Abnormal clot formation can obstruct arteries supplying the brain, causing ischemic stroke. The elevated clotting risk is enhanced in women who smoke, suffer migraines, or have genetic clotting predispositions. Additionally, oestrogen may influence blood vessel function and vascular tone over time, further contributing to stroke risk.
Balancing Risk and Awareness
Although these findings may raise concern, it is important to emphasize that the absolute risk of stroke related to combined hormonal contraceptive use remains low. Estimates suggest fewer than 40 cases per 100,000 women annually. However, given the widespread use of these contraceptives, even a small risk increase translates into a notable number of cases at the population level.
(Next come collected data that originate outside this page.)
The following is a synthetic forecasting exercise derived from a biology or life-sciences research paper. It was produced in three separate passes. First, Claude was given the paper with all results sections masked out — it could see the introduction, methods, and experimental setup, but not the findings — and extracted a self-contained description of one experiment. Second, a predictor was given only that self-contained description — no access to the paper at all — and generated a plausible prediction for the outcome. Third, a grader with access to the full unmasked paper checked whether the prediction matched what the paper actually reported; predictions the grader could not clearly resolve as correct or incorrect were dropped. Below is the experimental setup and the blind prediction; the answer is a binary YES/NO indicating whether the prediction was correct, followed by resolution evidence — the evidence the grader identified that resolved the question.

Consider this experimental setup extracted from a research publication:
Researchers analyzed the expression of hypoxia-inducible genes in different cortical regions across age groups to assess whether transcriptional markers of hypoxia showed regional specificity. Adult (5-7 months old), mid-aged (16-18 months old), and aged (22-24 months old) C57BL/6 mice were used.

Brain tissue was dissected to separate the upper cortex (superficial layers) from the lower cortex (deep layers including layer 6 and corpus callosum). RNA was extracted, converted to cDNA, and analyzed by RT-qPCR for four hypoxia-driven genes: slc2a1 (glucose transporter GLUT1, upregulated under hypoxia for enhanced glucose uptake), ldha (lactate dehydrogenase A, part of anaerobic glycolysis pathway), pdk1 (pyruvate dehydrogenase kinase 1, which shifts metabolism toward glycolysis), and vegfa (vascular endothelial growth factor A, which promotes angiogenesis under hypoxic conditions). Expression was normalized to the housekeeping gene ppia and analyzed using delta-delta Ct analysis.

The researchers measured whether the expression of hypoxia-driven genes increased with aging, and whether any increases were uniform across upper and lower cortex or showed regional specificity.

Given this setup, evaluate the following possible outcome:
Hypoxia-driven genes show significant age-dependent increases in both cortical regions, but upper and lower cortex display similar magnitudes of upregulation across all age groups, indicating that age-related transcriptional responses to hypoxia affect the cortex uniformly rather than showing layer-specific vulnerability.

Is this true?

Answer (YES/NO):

Many women continue using combined hormonal contraceptives because alternatives may be less effective, less accessible, or have their own drawbacks. Additionally, gaps in women-specific health research mean potential risks have often been under-recognized and inadequately communicated.
Women deserve comprehensive, evidence-based information to make informed choices about contraception. Importantly, pregnancy and the postpartum period carry higher stroke risks compared to contraceptive use, which provides additional context in evaluating these options.
Continued research is essential to better understand hormonal influences on female vascular health, expand safe contraceptive choices, and empower women with knowledge about the benefits and risks of each method.